3. Overseeing all external sites secure infrastructure (buildings photographed, with entry control complex, rigorous access restrictions, and staffing 24/7/365); All information is backed alternative sites, including RAID Redundancy backup communications, and maintenance without downtime for the customer.
4. Disaster Recovery Plan / Business Continuity Plan – all information is backed up fully (Full Redundancy) at two different external and secure.
5. Physical security of the sites includes armed guards, walls peanuts and Mborzlim (Bullet Proof) at a confidence level of safety deposit boxes, elaborate fire extinguishing equipment, means of backup power, UPS and industrial generators.
   
6. Physical compartmentalization between servers: each client assigned to servers that are dedicated to him, and at the level of individual physical access to any other servers.
7. Maintenance at all sites – the main alternatives, including Patch Management.
8. Current backups of all data on all websites.
9. Gateway Security includes firewall (IDS (Intrusion Detection Systems and IPS (Intrusion Prevention Systems).

1. Protection from DOS to DDOS (Denial of Service / Distributed Denial of Service) – All attacks are stopped, filtered and fanning at the level of the Gateway.
2. Anti-virus software at all levels of the information chain – servers, Gateway and Clients (end stations).
3. Database security, secure overall scheme of the database of each client, and review (DBA (Database Administrator pool.
4. Overall access security policy of stringent password strength (change, complexity, length, etc.), and strict regulations limiting the access occurred. Access to information sensitive in nature is limited and is allocated only a minority of senior officials and licensed in accordance with security clearances, whose work requires access to this information.
5. As an essential part of the development process in Bambi, software development processes are being made in implementing information security. Thus, the development of dedicated client software are made under the Security Code Review to ensure attention to every element of security throughout the information chain.
6. HR – Company leader stringent recruitment processes and their assessment of the current, which include rigorous reliability testing employees before recruitment and during their employment (background check, reliability assessment, polygraph test relevant employees, etc.).
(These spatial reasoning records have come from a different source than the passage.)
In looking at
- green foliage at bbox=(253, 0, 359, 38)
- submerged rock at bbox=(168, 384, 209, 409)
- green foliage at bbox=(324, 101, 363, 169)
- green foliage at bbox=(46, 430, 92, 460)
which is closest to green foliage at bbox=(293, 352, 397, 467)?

Training for new employees and refresher courses are held periodically to make sure that every employee knows and rooted duties and obligations to the Company and its customers.

All information security system Bambi subject to external and internal audits frequently – by the Standards Institute, the company’s customers, and unannounced inspections of non-sampling accompanied by professional information security company – ensuring consistency in maintaining the highest level of security over time.